- **Task brief**
Please quote only the lines that start at the one with "What is the measurable" and go on to the last line of the data, both ends kept.

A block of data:

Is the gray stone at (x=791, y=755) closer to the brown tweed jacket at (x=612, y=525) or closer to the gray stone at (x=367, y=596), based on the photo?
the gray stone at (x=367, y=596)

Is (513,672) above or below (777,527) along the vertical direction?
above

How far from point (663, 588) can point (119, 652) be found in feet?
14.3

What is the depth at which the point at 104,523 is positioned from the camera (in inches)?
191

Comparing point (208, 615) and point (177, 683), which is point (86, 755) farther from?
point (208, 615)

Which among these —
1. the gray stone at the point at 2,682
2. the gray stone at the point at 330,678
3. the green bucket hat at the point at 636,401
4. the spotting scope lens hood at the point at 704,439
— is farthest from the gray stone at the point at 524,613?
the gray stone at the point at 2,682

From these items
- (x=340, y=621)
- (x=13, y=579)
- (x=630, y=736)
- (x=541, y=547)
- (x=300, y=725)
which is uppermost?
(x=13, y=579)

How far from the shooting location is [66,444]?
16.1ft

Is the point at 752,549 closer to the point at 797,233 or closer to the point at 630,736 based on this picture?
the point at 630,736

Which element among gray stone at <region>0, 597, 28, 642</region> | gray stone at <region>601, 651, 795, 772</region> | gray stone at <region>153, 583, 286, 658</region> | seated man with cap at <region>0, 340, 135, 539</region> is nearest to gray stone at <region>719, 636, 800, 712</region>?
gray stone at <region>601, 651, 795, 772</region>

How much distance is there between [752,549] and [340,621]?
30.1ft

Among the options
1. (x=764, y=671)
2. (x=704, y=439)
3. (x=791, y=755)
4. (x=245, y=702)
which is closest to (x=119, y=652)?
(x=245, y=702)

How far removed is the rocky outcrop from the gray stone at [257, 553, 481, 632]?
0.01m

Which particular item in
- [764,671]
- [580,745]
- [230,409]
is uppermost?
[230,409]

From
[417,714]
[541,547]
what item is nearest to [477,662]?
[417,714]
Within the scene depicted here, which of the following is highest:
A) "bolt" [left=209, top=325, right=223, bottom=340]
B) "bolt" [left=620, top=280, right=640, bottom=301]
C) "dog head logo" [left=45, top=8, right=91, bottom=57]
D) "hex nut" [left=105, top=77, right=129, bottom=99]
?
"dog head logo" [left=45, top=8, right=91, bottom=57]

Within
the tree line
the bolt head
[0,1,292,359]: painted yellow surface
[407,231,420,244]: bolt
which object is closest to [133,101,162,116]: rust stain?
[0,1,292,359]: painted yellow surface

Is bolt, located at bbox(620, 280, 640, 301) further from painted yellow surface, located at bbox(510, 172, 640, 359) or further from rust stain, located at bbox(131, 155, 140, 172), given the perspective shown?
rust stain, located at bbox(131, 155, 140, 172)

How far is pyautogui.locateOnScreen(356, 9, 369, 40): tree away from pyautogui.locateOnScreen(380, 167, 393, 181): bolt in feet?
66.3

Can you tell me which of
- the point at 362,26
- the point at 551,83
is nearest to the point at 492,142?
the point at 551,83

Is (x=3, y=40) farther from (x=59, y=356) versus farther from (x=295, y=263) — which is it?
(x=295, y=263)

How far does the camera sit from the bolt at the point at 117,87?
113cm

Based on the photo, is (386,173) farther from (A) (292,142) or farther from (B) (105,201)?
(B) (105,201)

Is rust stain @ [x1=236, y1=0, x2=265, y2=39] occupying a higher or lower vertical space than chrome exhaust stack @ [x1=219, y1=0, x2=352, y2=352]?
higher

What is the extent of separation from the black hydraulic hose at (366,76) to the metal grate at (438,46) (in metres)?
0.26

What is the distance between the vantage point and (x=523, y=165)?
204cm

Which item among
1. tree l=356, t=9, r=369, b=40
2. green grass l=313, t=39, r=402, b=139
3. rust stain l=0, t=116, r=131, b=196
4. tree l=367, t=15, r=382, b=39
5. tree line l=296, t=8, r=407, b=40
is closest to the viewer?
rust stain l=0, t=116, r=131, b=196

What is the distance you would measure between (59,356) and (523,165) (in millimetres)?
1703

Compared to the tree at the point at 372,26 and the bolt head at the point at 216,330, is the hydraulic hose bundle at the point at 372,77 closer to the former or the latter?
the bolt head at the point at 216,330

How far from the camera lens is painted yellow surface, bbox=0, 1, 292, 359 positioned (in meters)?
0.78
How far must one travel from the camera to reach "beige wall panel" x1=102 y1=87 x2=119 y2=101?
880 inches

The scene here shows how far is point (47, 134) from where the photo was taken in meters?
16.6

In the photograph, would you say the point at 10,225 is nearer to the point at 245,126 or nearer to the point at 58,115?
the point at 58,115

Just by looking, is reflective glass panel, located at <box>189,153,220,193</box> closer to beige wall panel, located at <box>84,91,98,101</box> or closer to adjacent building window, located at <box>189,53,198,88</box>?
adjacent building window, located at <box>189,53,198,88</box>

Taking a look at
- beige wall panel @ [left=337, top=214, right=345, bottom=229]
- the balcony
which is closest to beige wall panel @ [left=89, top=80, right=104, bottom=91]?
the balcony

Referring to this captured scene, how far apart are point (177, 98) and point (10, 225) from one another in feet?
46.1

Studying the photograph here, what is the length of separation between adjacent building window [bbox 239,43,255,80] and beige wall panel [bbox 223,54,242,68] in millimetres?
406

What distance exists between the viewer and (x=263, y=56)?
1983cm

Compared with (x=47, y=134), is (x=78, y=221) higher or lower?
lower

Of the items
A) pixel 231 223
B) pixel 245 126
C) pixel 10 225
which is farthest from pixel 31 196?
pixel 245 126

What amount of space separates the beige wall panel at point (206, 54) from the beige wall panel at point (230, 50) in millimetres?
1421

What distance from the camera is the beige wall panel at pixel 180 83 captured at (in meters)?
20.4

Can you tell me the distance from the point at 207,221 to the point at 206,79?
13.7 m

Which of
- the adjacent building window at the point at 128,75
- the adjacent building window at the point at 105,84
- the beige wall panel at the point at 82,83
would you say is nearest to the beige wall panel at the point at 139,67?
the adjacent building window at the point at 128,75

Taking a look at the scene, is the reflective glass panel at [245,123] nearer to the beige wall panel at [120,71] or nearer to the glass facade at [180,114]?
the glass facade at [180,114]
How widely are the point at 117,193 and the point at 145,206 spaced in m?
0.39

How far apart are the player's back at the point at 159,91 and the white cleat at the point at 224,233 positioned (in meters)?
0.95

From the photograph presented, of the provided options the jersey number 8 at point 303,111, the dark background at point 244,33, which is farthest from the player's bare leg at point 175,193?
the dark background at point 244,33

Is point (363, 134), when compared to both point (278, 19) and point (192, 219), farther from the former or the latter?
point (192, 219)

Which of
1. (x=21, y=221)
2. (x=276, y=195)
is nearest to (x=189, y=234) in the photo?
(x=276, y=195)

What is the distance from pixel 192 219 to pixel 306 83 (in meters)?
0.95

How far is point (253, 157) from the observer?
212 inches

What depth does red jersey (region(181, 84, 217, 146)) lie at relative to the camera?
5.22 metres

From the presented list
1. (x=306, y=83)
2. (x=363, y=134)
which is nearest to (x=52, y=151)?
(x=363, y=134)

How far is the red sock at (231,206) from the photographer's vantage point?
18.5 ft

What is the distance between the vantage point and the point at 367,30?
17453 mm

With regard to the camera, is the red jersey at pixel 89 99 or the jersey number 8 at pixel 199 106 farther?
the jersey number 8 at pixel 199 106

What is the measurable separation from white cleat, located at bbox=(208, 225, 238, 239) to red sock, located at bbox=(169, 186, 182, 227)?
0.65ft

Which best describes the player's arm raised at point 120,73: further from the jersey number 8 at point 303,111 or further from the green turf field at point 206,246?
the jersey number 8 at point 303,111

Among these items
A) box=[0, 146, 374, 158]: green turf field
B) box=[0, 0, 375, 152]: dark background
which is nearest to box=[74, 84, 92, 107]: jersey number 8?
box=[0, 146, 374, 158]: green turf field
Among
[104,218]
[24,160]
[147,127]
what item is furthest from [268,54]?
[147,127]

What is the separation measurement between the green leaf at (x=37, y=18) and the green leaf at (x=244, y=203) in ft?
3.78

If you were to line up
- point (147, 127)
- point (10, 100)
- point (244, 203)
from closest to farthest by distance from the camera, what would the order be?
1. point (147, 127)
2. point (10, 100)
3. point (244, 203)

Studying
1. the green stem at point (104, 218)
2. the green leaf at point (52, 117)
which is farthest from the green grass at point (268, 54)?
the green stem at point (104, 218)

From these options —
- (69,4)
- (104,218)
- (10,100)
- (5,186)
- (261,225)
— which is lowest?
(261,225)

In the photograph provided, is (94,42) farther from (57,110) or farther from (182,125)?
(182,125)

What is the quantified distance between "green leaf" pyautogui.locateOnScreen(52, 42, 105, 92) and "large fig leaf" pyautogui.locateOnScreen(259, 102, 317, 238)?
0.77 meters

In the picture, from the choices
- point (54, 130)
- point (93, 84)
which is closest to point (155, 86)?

- **Worked answer**
What is the measurable separation from white cleat, located at bbox=(208, 225, 238, 239) to red sock, located at bbox=(169, 186, 182, 227)?
0.65ft

Which best describes the player's arm raised at point 120,73: further from the jersey number 8 at point 303,111 or further from the green turf field at point 206,246?
the jersey number 8 at point 303,111

Among these items
A) box=[0, 146, 374, 158]: green turf field
B) box=[0, 0, 375, 152]: dark background
which is nearest to box=[74, 84, 92, 107]: jersey number 8?
box=[0, 146, 374, 158]: green turf field
Among
[104,218]
[24,160]
[147,127]
what item is furthest from [268,54]?
[147,127]

What is the separation measurement between the green leaf at (x=37, y=18) and the green leaf at (x=244, y=203) in ft?
3.78

If you were to line up
- point (147, 127)
- point (10, 100)
- point (244, 203)
from closest to farthest by distance from the camera, what would the order be?
1. point (147, 127)
2. point (10, 100)
3. point (244, 203)

Studying
1. the green stem at point (104, 218)
2. the green leaf at point (52, 117)
which is farthest from the green grass at point (268, 54)?
the green stem at point (104, 218)

From these options —
- (69,4)
- (104,218)
- (10,100)
- (5,186)
- (261,225)
— which is lowest?
(261,225)

In the photograph provided, is (94,42) farther from (57,110) or farther from (182,125)?
(182,125)

What is the quantified distance between "green leaf" pyautogui.locateOnScreen(52, 42, 105, 92) and "large fig leaf" pyautogui.locateOnScreen(259, 102, 317, 238)?
0.77 meters

In the picture, from the choices
- point (54, 130)
- point (93, 84)
which is closest to point (155, 86)?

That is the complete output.